ECIR2011 Tutorial: Risk Management in Information Retrieval

November 1st, 2010
Risk Management

Risk Management (image courtesy of matrixsafety.com.au)

Jun Wang, University College London and Kevyn Collins-Thompson, Microsoft Research

[bibtex file=mypublications.bib key=ecirtutorial]

1. Course objectives

Risk modelling and management are a new concept in Information Retrieval (IR) modelling. The new way of  thinking has significantly departed from the classic information retrieval methodologies originated from the Probability Ranking Principle, the Robertson- Spärck Jones model (the resulting BM25 formula), and the statistical language models. The recent research  in risk-aware IR models has been made by taking an analogy with the financial risk management. It has been demonstrated that the idea about uncertainty and retrieval risks, as well as the resulting mathematical modelling tools, not only provide theoretical explanations of some empirical retrieval results (e.g., the need for diversification, the trade-off between MAP and MRR, and the justification for pseudo-relevance feedback), but also help us develop useful retrieval techniques such as risk-aware query expansion and optimal document ranking.

The tutorial is aimed at providing a comprehensive introduction of the emerging risk modelling and management techniques in information retrieval systems. While the basic theories (such as portfolio theory of IR and mean-variance analysis) and risk models of information retrieval are covered, the tutorial is also focused on the resulting practical algorithms of query expansion, relevance ranking, IR metric optimization as well as their performance evaluations. Practical IR applications such as Web search engines, multimedia retrieval, and collaborative filtering will also be covered, as well as discussion of new opportunities for future research and applications.

2. Its relevance to the information retrieval community

The theoretical research and mathematical modelling of IR systems are the key driver behind the development of the information retrieval (IR) field. The first theoretical study of information retrieval can be traced back to Maron and Kuhns’ Probabilistic Indexing paper in 1960, where the classic school of thinking about IR systems was established [1]. We call it individualism here as the goal is to come up with a relevance score for each of the documents, and to rank them individually with respect to those scores [2, 3]. The two different document-oriented and query oriented views on how to assign a probability of relevance of a document to a user need has resulted in two different types of practical models. The Robertson- Spärck Jones model (the resulting BM25 formula) takes the query-oriented view (or need-oriented view), assuming a given information need and choosing the query representation in order to select relevant documents against others [4], while in the document-oriented view, the language models aim to choose the appropriate document representation to match queries or judge its relevance [5, 6].

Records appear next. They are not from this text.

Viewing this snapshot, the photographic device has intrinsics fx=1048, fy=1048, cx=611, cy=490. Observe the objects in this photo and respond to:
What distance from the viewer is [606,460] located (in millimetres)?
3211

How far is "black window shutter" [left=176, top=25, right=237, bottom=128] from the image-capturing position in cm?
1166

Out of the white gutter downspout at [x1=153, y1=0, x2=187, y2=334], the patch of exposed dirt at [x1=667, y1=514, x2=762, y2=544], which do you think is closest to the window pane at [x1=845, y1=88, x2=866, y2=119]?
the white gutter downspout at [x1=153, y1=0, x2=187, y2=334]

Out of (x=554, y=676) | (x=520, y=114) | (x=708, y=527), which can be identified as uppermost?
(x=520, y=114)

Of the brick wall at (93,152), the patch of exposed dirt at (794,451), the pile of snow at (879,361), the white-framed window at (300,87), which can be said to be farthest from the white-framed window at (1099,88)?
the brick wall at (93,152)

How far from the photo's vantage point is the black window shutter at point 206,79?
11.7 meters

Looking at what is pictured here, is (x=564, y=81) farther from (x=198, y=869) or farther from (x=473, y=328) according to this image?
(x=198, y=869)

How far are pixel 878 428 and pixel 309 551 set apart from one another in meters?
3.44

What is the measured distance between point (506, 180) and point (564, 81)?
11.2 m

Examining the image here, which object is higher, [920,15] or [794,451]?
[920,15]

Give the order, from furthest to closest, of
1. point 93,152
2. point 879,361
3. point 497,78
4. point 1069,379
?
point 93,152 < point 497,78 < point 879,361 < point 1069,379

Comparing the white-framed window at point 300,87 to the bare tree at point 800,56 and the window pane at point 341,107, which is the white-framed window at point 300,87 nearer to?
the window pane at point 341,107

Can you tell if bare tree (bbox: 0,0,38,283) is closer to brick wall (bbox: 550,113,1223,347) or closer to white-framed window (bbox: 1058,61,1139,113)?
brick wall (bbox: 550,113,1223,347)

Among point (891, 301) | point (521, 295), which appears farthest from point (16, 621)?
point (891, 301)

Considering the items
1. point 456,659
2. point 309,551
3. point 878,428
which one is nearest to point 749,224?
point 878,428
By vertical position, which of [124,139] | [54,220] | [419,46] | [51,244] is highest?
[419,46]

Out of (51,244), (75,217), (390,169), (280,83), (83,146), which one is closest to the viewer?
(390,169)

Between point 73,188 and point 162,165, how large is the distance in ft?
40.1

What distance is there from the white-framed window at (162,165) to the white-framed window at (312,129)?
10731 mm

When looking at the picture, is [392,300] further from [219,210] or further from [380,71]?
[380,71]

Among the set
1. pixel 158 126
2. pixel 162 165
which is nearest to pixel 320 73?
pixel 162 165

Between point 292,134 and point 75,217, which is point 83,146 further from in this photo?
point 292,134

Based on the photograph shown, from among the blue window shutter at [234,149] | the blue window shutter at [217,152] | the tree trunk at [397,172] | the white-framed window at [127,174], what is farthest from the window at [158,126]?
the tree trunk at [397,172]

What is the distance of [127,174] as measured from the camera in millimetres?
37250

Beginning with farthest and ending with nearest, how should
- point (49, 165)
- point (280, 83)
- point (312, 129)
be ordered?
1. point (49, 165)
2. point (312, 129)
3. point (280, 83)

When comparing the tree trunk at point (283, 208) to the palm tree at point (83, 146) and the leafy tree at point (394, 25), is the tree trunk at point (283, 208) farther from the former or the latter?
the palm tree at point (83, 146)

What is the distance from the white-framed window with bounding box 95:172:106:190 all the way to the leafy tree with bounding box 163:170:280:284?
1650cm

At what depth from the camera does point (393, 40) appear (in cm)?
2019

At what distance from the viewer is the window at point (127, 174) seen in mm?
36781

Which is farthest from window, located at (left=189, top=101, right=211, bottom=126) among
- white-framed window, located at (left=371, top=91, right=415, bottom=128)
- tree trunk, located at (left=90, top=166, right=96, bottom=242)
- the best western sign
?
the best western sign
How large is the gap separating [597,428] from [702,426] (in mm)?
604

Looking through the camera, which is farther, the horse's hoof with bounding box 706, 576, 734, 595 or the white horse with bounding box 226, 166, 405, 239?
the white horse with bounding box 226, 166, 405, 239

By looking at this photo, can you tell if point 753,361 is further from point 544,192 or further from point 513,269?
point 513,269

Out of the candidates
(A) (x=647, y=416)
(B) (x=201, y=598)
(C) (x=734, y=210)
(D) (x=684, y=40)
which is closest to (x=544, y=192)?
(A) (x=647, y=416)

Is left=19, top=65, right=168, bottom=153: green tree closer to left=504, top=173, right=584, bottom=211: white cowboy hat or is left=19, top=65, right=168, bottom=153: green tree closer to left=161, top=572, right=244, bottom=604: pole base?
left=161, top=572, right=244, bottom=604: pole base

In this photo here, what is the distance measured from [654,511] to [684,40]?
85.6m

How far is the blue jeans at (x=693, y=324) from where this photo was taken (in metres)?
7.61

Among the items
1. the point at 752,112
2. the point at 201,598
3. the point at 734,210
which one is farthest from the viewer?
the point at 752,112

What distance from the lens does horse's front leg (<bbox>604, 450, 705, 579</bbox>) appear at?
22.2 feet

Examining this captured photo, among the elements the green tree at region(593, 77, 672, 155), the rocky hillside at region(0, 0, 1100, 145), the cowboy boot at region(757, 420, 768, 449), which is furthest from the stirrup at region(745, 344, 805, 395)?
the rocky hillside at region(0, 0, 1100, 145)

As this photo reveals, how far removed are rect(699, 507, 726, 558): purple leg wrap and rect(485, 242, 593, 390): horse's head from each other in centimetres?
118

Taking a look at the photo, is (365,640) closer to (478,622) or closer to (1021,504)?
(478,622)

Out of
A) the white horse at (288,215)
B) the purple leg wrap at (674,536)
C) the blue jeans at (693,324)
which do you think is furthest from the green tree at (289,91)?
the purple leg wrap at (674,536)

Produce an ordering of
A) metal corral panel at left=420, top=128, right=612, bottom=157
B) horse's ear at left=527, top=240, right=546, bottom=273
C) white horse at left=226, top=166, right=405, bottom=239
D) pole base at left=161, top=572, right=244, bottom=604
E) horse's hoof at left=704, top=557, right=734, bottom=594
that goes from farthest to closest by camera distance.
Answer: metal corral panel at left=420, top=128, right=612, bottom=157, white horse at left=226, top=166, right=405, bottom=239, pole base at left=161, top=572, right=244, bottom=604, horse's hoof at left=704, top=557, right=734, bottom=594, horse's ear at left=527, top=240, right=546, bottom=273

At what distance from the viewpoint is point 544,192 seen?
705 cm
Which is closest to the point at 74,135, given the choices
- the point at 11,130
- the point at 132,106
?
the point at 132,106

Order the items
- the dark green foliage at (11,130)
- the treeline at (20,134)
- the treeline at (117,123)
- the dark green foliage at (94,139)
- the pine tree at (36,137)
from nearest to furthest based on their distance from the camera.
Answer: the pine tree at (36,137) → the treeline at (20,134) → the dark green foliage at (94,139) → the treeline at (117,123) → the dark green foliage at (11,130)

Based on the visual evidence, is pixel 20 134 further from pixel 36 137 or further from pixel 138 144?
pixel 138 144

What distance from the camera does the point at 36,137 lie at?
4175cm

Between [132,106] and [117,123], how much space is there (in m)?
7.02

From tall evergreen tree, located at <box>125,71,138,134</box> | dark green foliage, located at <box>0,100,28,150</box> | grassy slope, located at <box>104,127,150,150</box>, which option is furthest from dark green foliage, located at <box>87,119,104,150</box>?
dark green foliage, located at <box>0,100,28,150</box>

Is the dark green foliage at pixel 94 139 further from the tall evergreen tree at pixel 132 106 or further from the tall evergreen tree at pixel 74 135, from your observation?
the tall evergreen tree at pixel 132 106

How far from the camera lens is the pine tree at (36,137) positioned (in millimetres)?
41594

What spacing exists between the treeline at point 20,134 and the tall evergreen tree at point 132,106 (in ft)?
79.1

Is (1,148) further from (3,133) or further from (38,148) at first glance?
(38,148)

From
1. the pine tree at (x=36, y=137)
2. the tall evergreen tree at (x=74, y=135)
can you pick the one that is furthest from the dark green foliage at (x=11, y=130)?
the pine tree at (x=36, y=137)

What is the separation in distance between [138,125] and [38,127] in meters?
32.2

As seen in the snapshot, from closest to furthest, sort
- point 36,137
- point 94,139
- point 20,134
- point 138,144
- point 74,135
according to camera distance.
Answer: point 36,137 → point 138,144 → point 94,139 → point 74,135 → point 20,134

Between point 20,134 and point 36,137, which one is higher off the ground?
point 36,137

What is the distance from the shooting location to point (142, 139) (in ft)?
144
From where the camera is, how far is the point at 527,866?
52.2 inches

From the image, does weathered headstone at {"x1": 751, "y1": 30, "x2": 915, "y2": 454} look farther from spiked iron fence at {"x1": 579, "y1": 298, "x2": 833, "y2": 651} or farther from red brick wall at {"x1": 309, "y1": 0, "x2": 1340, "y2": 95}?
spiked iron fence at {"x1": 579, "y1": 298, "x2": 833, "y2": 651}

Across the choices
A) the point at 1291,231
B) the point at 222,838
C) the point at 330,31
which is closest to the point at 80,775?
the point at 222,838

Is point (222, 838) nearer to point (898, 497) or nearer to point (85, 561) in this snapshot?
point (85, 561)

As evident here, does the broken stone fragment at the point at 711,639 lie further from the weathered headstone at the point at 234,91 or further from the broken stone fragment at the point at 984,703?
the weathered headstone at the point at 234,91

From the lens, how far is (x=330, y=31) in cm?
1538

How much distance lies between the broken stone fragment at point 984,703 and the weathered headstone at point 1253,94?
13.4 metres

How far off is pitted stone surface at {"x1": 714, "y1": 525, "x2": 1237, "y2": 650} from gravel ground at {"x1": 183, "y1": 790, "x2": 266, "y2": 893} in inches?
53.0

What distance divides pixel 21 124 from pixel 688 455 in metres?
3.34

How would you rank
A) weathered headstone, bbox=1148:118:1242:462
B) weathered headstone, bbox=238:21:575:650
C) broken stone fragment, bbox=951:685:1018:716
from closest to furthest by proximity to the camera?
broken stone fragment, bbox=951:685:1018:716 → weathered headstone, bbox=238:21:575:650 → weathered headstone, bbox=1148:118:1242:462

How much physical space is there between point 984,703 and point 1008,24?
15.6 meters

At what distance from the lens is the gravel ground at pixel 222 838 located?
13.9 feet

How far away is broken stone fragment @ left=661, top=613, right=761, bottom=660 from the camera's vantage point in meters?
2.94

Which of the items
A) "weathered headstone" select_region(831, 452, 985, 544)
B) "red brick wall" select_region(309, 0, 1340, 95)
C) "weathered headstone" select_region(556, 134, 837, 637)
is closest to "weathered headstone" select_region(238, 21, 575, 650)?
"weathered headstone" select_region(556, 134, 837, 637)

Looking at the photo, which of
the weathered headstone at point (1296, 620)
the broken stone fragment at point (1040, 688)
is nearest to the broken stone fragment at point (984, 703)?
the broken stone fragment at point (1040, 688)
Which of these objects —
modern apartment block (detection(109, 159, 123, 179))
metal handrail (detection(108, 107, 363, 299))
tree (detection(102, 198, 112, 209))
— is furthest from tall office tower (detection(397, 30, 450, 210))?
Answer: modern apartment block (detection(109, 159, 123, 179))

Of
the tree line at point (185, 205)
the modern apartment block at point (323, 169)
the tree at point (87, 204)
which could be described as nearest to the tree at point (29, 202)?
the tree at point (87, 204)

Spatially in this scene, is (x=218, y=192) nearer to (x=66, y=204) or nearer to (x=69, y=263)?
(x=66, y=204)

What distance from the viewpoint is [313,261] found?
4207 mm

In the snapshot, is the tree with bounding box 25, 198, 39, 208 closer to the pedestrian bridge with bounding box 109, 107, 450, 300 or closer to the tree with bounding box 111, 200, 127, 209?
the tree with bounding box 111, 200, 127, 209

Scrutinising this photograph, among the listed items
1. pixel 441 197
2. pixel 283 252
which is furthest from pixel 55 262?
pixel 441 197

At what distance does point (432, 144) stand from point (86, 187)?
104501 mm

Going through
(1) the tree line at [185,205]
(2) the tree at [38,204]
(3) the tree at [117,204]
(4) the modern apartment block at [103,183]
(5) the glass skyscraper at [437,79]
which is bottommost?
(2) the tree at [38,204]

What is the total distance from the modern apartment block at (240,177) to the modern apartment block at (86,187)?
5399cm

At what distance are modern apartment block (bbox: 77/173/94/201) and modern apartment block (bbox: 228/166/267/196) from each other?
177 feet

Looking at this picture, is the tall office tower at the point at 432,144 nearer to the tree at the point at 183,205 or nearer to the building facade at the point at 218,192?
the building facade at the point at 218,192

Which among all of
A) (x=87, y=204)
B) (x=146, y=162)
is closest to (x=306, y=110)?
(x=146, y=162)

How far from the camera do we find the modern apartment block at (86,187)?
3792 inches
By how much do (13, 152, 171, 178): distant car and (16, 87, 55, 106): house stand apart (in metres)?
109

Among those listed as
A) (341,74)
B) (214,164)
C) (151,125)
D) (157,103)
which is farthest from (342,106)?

The individualism has drawbacks [7]. Recently, there has been a new type of theoretical research that uses a probabilistic framework to move beyond the Probability Ranking Principle and determine optimal ranking algorithms by considering the finial-ranking context [8, 9, 10] or regarding the returned documents as a whole [11]. Portfolio theory of information retrieval has emerged as a new theory in IR modelling and provided a sounded theoretical framework and more powerful mathematical tool for us to understand and analyze retrieval processes such as query expansion [12,13], document ranking [14, 15], and evaluation [16, 17]. Drawing an analogy with finance and financial risk modelling [18], it has been realized that ranking documents under uncertainty is not just about picking individual relevant documents (Individualism), but about choosing the right combination of relevant documents [14]. Here, we name this new information retrieval modelling methodology Portfolioism. This motivates the IR researchers to quantify a ranked list of documents on the basis of its expected overall relevance (mean) and its variance, where the latter serves as a measure of risk.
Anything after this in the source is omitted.